- Filename extension: .jhtml
- Internet media type: java-internal/java-html
- Developed by: Art Technology Group (ATG) (Oracle from 2011)

= JHTML =

JHTML stands for Java within HTML. This is a page authoring system developed at Art Technology Group (ATG). Files with a ".jhtml" filename extension contain standard HTML tags in addition to proprietary tags that reference Java objects running on a special server set up to handle requests for pages of this sort.

== Overview ==
When a request is made for a JHTML page, e.g. "index.jhtml", the request for this page is forwarded from the HTTP server to another system running a Java application server. The JHTML page is compiled first into a .java file and then into a Java .class file. The application server runs the code in the .class file as a servlet whose sole function is to emit a stream of standard HTTP and HTML data back to the HTTP server and on back to the client software (the web browser, usually) that originally requested the document. The principal benefit of this system is that it allows logic running in Java on the application server to generate the HTML dynamically. Often a database is queried to accumulate the specific data needed in the page.

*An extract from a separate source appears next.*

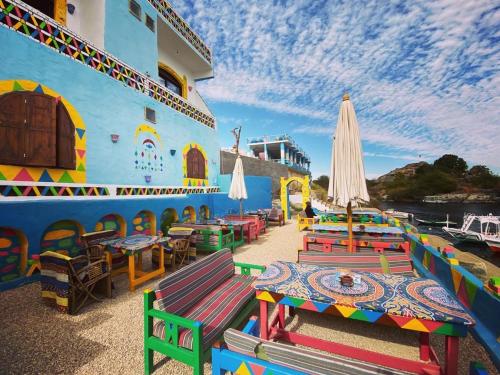 a cruise ship with colorful tables and an umbrella at Kendaka Nubian House in Aswan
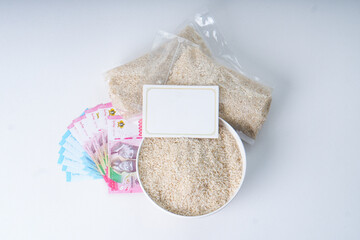 Top View Of Grain Rice And Rupiah Money For Zakat Fitrah With Greeting Card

The system is derived from earlier forms of CGI programming that allow a program running on a web server to generate HTML dynamically. With JHTML, you can author standard HTML and just insert a few extra tags that represent the pieces of the HTML page data that Java should be used to create. JHTML is a proprietary technology of ATG. Sun Microsystems licensed parts of this technology and developed the JSP system from the ATG page compilation system.